Cuma, Ekim 18, 2019

Şıracının Şahidi Bozacı: Ursula Kroeber Le Guin


Alıntı:
“Bir nesil, bilginin cezalandırıldığı ve cehaletin saadet olduğunu öğrenerek yetişiyor. Bir sonraki nesil, cahil olduklarını bile bilmeyecek; çünkü bilginin ne olduğunu bilmeyecekler.”
Bunu diyen kişi-kadın, yalnızca kocası öyle dedi diye, tarihin bir bilim olmadığını savunuyor. Dünya Sistemi en az 15-20 yıldır varken.
Le Guin’e 25-30 yıl saygı duydum. Romanlarından yalnızca ‘Mülksüzler’i kaale aldım, ilk okuduğum da oydu zaten.
Yetişkin, ergen, çocuk, şiir çizgisini de yeni öğrendim: Yani, kenid ağzıyla itiraf ettiği mental regresyonunu.
Asıl, kendisinin düzyazılarına çok geç ulaştım. Türkçe’de peşpeş 3 kurmaca-dışı düzyazıları çevrildi.
Oradaki Le Guin’in entelektüel zeka ve bilgi düşüklüğü, benim için dehşet vericiydi.
Ki bu alıntı, oralarda yoktu.
Ya okuma listesi çok dardı, ya da okumayı çok erken bırakmıştı ki epeyi yazar için böyledir. Örneğin koskoca Halil İnalcık, 100 yaşına kadar yaşayıp, Ancak, 1930 model Annales Okulu’ndan haberdar kalmış, sonraki 5-10 aşamayı izlememiş bile, post-Annales’çi Wallerstein – Dünya Sistemi’ni ise hiç duymamış.
Gelelim alıntının düşünce özüne:
Eratosthenes’in küresel Dünya / geometri bilgisi, 1.800 yıl hasıraltı edilmiş ama yok olmamış.
Öncelikle zaten o bilgi çok az kişi için gerekliydi, çünkü Dünya gezisi yapabilecek gemi teknolojisi yoktu. Vikgniler ve Pasifikliler MS 1000 gibi o edime yaklaştılar, Pasifikliler’de tuhaf tasarımlı bir rübu vardı, Vikingler’de ise, nereden geldiği belli olmayan bir yarım-küre mercek-dürbün.
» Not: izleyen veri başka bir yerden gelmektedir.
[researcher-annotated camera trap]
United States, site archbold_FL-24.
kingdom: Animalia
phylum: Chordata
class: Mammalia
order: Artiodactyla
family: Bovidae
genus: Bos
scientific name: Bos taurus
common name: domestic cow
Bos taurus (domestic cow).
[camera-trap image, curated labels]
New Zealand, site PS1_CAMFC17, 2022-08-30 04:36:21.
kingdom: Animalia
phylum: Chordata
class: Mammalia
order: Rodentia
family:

O bilgi, o süreler ve mekanlar içinde, herhangi bir anda belki yalnızca 5-10 kişinin bildiği bir bilgi olarak kalmış ama yok olmamış, edilememiş yani.
Bilginin ne olduğunu bilmemeye gelince, asıl Le Guin, bazı bilgilerin bilgi olduğunu bilmeden 80 küsur yıl yaşamış ve ölmüş. Kendisinin zamanının en zeki ve en bilgili kadınlarından biri olarak kabul edilmiş acı bir ironi olarak.
Bilg ve zeka göreli.
Bilgi ve zeka, geometrik üs ötesi.
Yani, 110 IQ, 100 IQ’nun 1,1 değil, blki 2, belki 3 katı etmekte.
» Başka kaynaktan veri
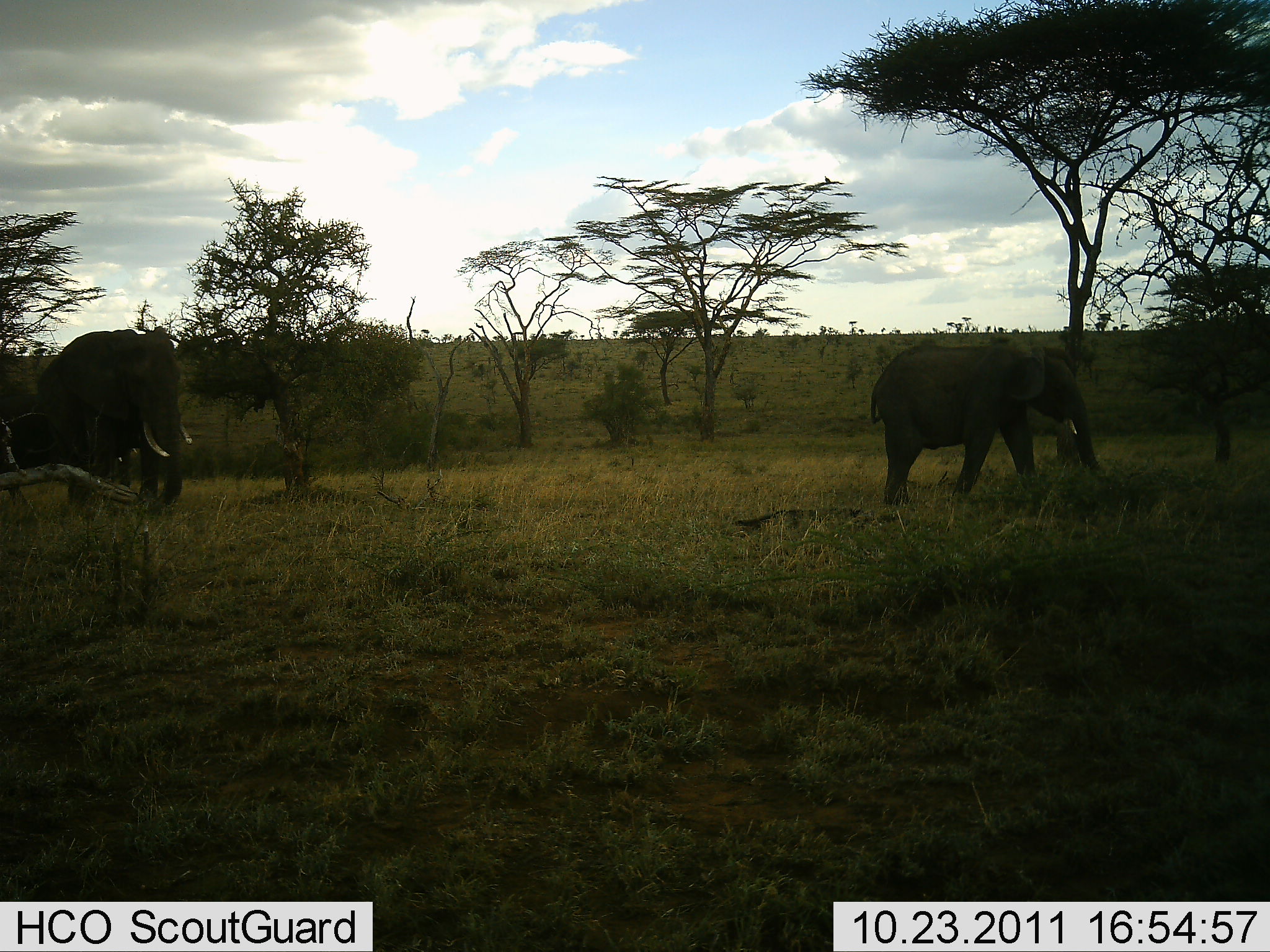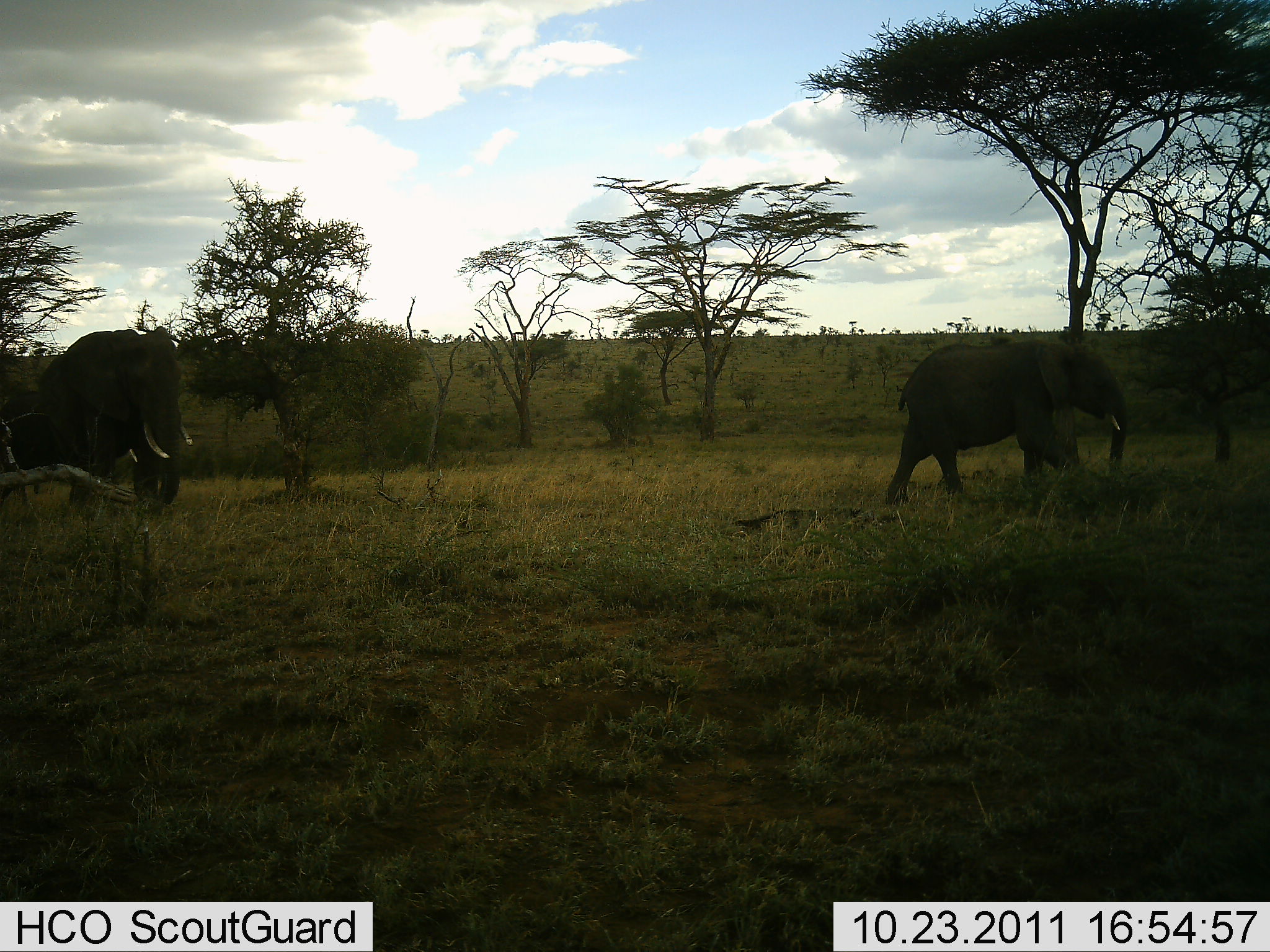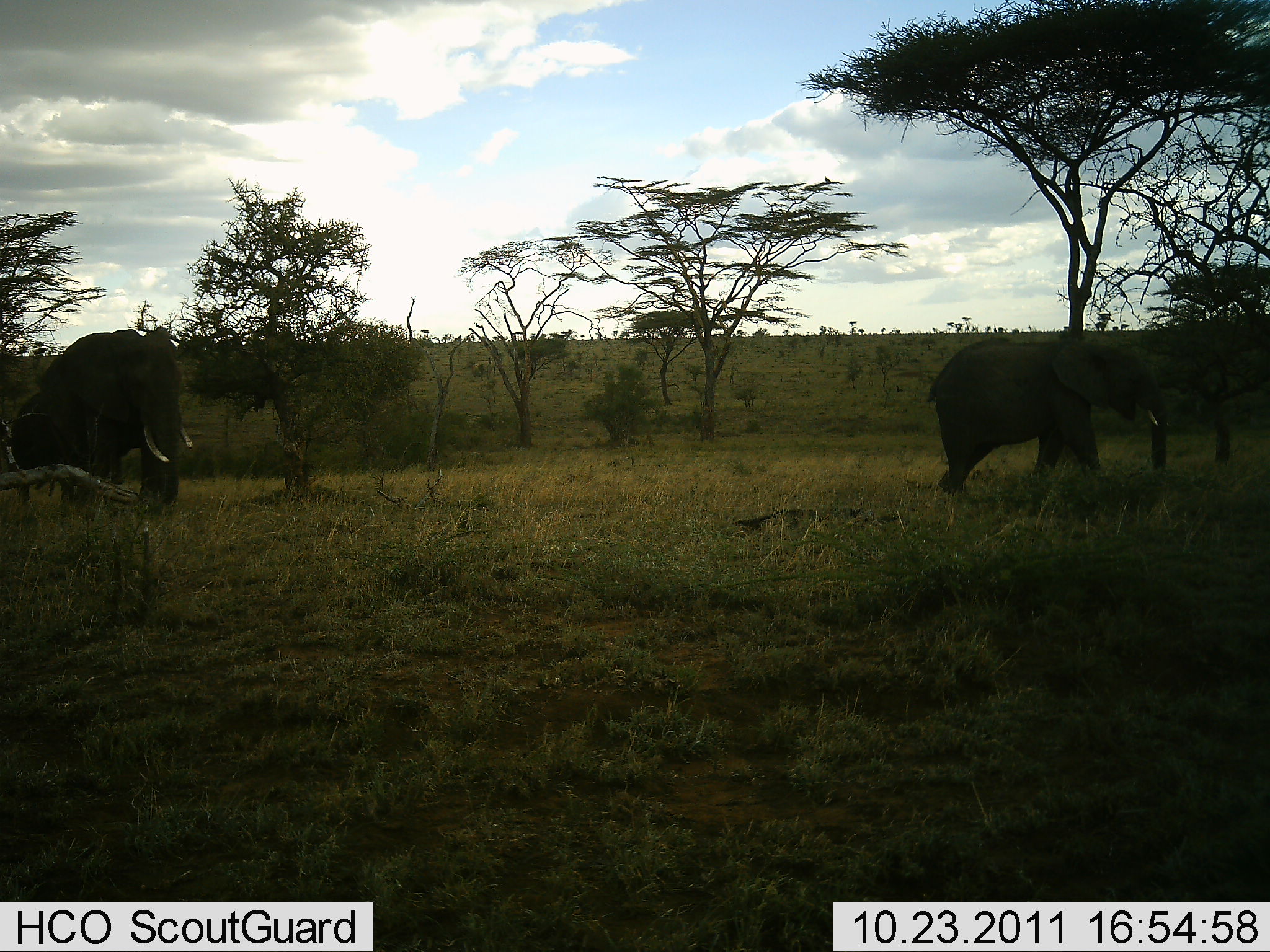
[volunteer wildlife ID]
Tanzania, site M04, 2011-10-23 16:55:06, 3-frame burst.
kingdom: Animalia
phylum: Chordata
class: Mammalia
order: Proboscidea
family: Elephantidae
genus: Loxodonta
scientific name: Loxodonta africana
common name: african bush elephant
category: elephant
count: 2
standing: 38%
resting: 0%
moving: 100%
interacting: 0%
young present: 15%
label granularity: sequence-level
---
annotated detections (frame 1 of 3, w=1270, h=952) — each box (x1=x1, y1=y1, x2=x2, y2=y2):
animal: (x1=871, y1=345, x2=1101, y2=506); (x1=36, y1=326, x2=192, y2=515); (x1=1, y1=376, x2=43, y2=462)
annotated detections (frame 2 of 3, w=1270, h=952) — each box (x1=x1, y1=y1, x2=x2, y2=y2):
animal: (x1=887, y1=340, x2=1129, y2=506); (x1=46, y1=325, x2=193, y2=508); (x1=2, y1=380, x2=62, y2=467)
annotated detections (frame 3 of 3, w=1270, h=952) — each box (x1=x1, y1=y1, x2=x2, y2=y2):
animal: (x1=927, y1=339, x2=1170, y2=492); (x1=37, y1=325, x2=193, y2=506); (x1=12, y1=392, x2=59, y2=467)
Yani, 500 kitap okuyan kişi, 250 kitap okuyan kişinin, 2 değil, belki 2 katı bilgiyi ediniyor, çünkü bilgiler kendi arasında etkileşip bilgi üretiyor çünkü. Üstelik bu etkileşim, bazı paragraflar için 100 kat olarak işliyor.
Le Guin’in bahsettiği bu cehalet, Orta Çağ’ların ortak niteliği.
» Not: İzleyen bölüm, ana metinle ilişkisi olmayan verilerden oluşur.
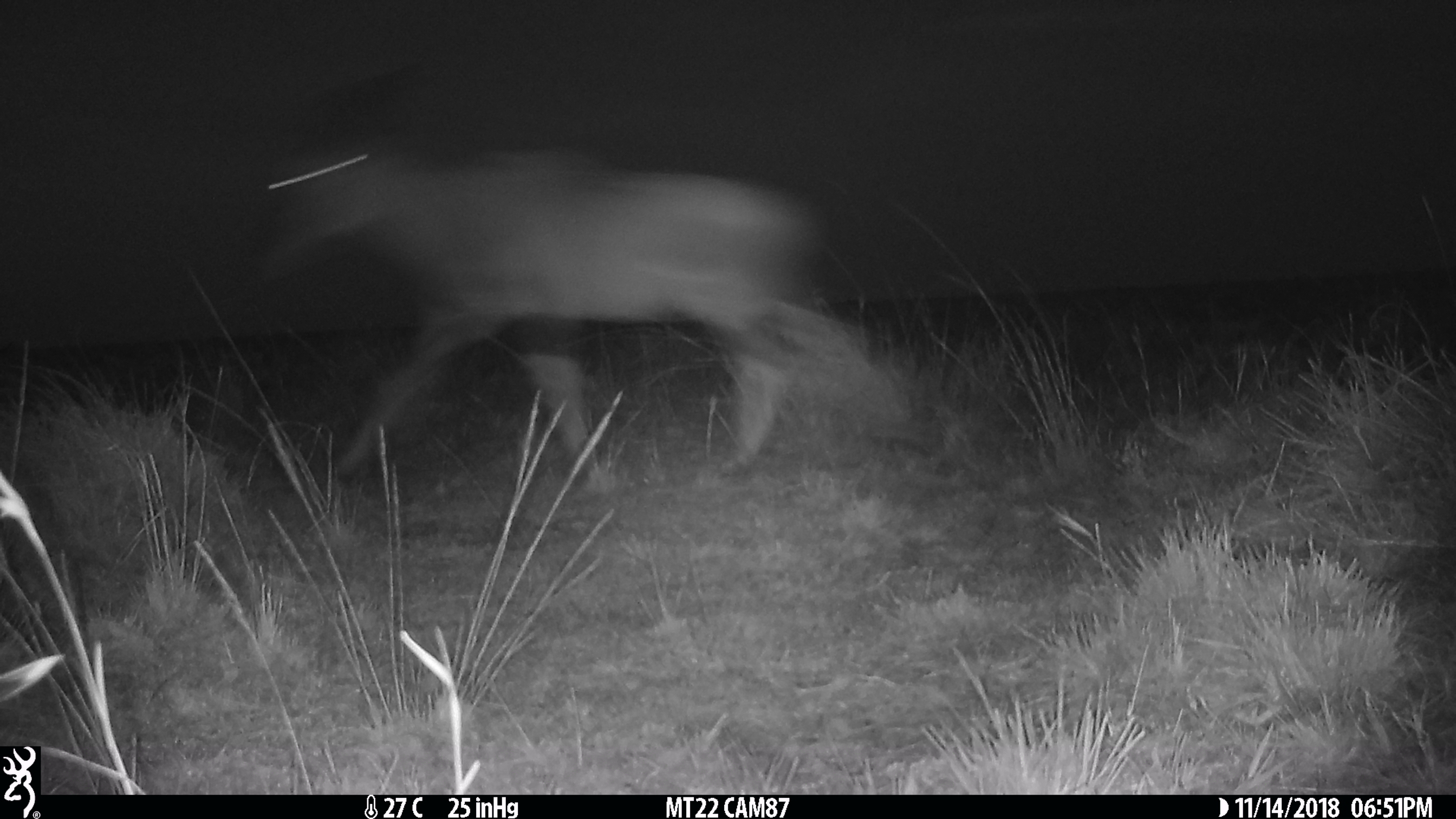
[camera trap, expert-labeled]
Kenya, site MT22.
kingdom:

Ama, üniversite ve summa da / proto-ansiklopedi de orta Çağ işi. Fahreheit 451 de Orta Çağ tipi bir bilgi tipi.
Yani, birilerinin bazı şeyleri bilmesi gerekmiyor per zaman ve her yerde. Eratosthenes kitapları, yüzlerce yıl uykuda bekleyebiliyor, onları anlayabilecek birileri gelene dek.
Çıkış:
Ursula Kroeber Le Guin için, böyle bir bilgi olarak tek şey söyleyebiliriz:
180 yıllık roman tarihinde ‘Mülksüzler’ zaman kurgusuyla biriciktir. İzlediğimiz kadarıyla, onu bir kerede kavrayabilmiş okur sayısı çok çok sınırlıdır.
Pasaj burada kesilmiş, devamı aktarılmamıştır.